Text>

********************

Out of all those products, the FDA has granted marketing orders for just two device brands: Vuse Solo, which was approved last October, and Logic, which was approved in March. The FDA also approved tobacco-flavored cartridges/capsules for those devices while rejecting applications for other flavors.

Myblu is made by Fontem US, a division of Imperial Tobacco. The FDA says the applications for Fontem's products were rejected partly because the company failed to present "sufficient evidence regarding design features, manufacturing, and stability." But the FDA also says "the applications did not demonstrate that the potential benefit to smokers who switch completely or significantly reduce their cigarette use would outweigh the risk to youth."

The latter concern is puzzling on its face. According to the most recent National Youth Tobacco Survey, disposable e-cigarettes are more popular among teenagers than vaping devices with prefilled or refillable pods, which in turn are more popular than mods or tank systems. The most popular brand by far, mentioned by about 27 percent of respondents, was Puff Bar, which makes disposable e-cigarettes. The second-most popular was Vuse (10.5 percent), followed by SMOK (8.6 percent), Juul (6.8 percent), and Suorin (2.1 percent). Myblu's share of the underage market seems to be tiny.

The approval of Vuse Solo, Logic Power, and Logic Pro was consistent with the FDA's bias against e-liquids in flavors other than tobacco, which it worries are too enticing for teenagers, although they are also highly popular among adults. The Vuse and Logic products are "closed system" devices, meaning they cannot be refilled with e-liquids made by other companies, while the cartridges and capsules that the FDA deemed acceptable contain nicotine solutions that taste like tobacco. Yet both of those things ostensibly are true of the myblu products that the FDA rejected. How can it be that allowing the marketing of Vuse Solo, Logic Power, and Logic Pro is "appropriate for the protection of the public health," while allowing the marketing of myblu is not?

********************

Data lines>

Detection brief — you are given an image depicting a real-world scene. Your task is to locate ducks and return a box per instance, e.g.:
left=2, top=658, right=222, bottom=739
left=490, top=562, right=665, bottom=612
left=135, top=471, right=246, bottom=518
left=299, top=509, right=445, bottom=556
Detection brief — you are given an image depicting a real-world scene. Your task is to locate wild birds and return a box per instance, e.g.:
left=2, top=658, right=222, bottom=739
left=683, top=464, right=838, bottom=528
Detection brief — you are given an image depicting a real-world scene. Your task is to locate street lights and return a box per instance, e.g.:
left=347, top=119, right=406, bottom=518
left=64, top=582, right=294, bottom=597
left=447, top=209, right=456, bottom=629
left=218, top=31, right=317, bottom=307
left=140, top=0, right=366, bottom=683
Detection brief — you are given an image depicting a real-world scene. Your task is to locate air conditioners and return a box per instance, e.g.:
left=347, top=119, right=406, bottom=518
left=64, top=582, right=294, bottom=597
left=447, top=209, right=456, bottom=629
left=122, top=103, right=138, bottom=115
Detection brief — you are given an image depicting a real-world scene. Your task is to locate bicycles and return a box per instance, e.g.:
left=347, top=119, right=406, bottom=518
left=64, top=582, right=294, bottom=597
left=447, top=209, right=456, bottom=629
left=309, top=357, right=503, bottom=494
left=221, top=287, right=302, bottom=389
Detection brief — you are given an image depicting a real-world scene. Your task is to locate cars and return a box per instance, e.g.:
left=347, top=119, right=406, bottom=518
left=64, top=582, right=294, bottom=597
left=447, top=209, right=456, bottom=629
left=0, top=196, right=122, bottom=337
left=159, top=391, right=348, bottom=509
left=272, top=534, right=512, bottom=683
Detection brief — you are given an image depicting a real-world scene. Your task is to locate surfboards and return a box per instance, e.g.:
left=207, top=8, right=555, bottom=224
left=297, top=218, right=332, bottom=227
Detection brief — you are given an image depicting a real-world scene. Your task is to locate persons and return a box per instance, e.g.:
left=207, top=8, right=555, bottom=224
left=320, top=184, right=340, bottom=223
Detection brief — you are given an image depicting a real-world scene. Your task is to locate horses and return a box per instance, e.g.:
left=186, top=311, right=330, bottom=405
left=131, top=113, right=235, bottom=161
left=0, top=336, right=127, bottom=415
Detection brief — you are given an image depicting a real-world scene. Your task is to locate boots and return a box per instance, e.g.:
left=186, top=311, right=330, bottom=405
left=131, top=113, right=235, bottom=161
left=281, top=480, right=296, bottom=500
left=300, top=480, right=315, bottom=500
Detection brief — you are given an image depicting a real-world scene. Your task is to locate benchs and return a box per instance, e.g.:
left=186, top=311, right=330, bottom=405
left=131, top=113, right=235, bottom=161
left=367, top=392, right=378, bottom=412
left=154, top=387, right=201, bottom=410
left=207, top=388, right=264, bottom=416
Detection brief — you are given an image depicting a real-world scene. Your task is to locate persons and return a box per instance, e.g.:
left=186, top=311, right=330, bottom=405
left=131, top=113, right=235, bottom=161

********************

What is asked>
1. According to the e-cigarette passage, which company makes Myblu?
2. Echo the e-cigarette passage word for word, starting at "The latter concern" and ending at "to be tiny.".

Outputs for the tasks>
1. Fontem US, a division of Imperial Tobacco.

2.
The latter concern is puzzling on its face. According to the most recent National Youth Tobacco Survey, disposable e-cigarettes are more popular among teenagers than vaping devices with prefilled or refillable pods, which in turn are more popular than mods or tank systems. The most popular brand by far, mentioned by about 27 percent of respondents, was Puff Bar, which makes disposable e-cigarettes. The second-most popular was Vuse (10.5 percent), followed by SMOK (8.6 percent), Juul (6.8 percent), and Suorin (2.1 percent). Myblu's share of the underage market seems to be tiny.